Die britische Unternehmensberatung Baringa belegt in Sachen Mitarbeiterzufriedenheit regelmäßig Spitzenplätze. Auch bei ihren Kunden hat sie sich inzwischen erfolgreich mit ihrer „Economics of Kindness“ positioniert.


/ Als Ellen Fraser ihr erstes Feedback im Job bekam, war sie schockiert. Sie hatte gerade ihren Master in Physik und Französisch an der Universität Manchester gemacht, mit Bestnote, und hielt sich für unbesiegbar.
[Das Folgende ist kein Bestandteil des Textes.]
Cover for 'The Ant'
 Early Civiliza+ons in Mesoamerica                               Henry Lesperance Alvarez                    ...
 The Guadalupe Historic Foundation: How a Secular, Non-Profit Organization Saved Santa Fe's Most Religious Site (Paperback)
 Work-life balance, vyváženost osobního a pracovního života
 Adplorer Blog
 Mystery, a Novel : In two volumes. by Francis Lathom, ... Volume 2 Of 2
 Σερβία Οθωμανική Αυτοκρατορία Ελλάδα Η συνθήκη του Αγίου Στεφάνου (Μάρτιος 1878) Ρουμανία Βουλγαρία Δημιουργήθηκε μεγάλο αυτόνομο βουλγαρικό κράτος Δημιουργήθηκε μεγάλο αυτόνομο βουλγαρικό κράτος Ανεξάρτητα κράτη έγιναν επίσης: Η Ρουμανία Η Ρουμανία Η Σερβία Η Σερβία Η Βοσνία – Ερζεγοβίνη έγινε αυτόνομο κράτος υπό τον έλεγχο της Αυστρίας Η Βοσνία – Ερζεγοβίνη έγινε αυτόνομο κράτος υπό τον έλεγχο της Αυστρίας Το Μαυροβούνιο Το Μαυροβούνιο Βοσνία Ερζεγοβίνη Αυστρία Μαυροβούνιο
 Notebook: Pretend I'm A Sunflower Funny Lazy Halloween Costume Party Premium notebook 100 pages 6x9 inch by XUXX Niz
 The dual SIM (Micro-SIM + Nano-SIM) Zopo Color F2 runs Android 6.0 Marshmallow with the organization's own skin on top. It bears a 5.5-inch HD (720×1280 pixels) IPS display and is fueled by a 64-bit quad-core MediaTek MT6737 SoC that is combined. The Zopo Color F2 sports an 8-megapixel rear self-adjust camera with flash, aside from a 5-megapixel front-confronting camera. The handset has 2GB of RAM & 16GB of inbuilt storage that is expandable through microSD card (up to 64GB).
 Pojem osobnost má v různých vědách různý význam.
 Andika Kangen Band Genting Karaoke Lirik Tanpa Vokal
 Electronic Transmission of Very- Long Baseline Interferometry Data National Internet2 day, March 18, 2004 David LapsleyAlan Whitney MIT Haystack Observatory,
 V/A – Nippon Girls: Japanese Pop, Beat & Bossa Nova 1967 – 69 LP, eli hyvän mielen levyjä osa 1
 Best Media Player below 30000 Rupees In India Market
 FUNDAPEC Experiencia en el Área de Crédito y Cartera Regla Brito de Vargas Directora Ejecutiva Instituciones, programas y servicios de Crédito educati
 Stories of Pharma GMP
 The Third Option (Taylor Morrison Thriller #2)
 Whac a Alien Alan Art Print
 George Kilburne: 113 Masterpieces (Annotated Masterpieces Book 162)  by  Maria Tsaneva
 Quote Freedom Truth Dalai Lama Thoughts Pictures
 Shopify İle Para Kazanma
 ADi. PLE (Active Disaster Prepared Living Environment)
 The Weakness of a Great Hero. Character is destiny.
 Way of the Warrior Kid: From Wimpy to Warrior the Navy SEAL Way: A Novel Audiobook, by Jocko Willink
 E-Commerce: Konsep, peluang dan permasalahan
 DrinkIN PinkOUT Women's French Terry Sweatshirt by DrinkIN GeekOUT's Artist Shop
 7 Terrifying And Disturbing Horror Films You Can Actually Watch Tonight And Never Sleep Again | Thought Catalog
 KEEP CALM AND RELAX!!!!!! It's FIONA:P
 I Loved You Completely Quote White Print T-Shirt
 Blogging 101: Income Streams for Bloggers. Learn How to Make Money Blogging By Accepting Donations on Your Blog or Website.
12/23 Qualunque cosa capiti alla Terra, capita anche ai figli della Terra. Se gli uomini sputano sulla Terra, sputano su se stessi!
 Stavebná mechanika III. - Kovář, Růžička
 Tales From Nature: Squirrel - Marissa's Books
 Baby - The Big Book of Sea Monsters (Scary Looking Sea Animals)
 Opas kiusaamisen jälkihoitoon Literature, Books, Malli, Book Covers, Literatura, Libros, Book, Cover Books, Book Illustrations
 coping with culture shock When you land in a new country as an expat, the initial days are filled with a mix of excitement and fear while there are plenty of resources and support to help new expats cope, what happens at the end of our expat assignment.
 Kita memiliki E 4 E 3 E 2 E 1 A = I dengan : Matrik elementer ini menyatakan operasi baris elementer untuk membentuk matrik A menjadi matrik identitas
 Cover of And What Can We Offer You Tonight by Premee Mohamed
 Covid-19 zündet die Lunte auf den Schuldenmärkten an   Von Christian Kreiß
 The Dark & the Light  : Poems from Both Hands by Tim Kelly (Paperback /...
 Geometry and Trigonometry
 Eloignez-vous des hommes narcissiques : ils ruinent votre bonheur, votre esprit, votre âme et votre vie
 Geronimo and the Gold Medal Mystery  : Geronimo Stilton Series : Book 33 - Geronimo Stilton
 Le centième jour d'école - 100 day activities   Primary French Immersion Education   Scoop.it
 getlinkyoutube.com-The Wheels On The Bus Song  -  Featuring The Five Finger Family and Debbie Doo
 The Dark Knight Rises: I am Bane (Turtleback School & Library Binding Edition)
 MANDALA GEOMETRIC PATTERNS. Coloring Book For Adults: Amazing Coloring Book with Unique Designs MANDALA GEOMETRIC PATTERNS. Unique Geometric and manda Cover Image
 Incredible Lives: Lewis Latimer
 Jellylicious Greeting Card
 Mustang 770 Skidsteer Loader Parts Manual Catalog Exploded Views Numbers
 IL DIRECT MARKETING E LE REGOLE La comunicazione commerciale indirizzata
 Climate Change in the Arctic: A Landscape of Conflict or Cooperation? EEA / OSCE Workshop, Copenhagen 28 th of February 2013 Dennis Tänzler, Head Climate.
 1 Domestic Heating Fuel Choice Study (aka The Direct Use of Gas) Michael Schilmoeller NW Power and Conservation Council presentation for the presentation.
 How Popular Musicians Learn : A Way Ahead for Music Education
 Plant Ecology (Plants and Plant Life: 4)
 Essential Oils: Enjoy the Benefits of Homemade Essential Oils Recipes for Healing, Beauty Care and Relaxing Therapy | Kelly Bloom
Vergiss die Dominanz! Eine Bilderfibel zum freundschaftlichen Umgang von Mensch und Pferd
Da nahm sie dieser Manager beiseite: Sie mache viel zu viel selbst, sagte er ihr. Sie sei ungeduldig und zu sehr auf den schnellen Erfolg aus. Fraser ging in Abwehrhaltung: Das ist doch Nonsens, dachte sie. Doch dann arbeitete es in ihr: Warum nimmt er sich die Zeit, mir diese Rückmeldung zu geben? Ist da vielleicht doch etwas dran?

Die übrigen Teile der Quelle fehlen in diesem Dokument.